By: Geoffrey Kater, S4 Studios LLC
STRENGTHS:  Because powerful technologies for animation, VFX and compositing are now so accessible, a director can control the visual effects production process right at the keyboard level, rather than having to delegate a variety of tasks, making he or she a much bigger part of the process. With so many directors coming to the table with a design background, the power to model, animate and light key scenes is a luxury they can now afford. 

WEAKNESSES: The industry, I feel, is suffering from a lack of understanding about how complex and time consuming VFX are.  Computer animation and VFX are very strict disciplines, and a lot of fine talent goes into what we see onscreen. I was recently talking with someone about The Incredibles.  I mentioned that a lot of people don't understand how much work went into that film, to which this person said, "That's because you guys make it look so easy." To me, that's indicative of a lack of understanding that pervades the animation and visual FX industries. 

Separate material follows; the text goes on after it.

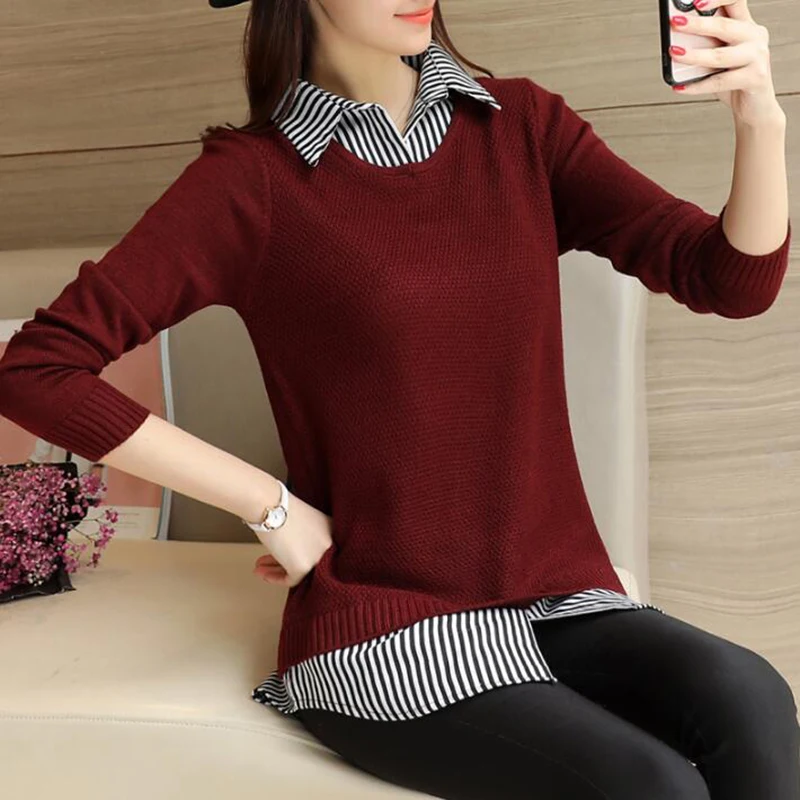 Осенне-зимний вязаный свитер для женщин женская модная рубашка с воротником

Another issue is that there is a lack of multi-disciplined animation talent. Traditionally, many animation people pigeonhole themselves into thinking they should do one thing really well, but the market has changed. You need to be able to do several things really well. There is a fundamental under use of the design process, which is a major weakness in today's pool of emerging talent. 

OPPORTUNITIES: "Podcasting" and "Mobile Content" are great buzz words, but regardless of technologies or platforms, the opportunities will always exist where you make them. Using the analogy of a restaurant, smaller companies like S4 can't offer up a full banquet, but are more like an exclusive yet affordable eatery that caters to a small yet loyal clientele that enjoys the personal touch.  

THREATS: The biggest threat of all comes not only from deficiencies in quality visual effects or even outsourcing and cheaper production, but from laziness in storytelling and character development. In the next five years, we will see technological breakthroughs that will render even the most astonishing tent-pole releases of 2006, allowing even more quality designers to jump on the bandwagon.  Unfortunately, these great artisans will be pushed to mediocrity through tightening budgets, lack of creative leadership and stories that don't inspire, but take from the creative juices that drive successful animated/VFX films. What will truly drive the visual effects industry are compelling stories and characters that intrigue we, the audience. 

OUTLOOK 2007: VFX will permeate into other areas of the mainstream media, like mobile phones, podcasts, video games, etc., in addition to motion pictures and television.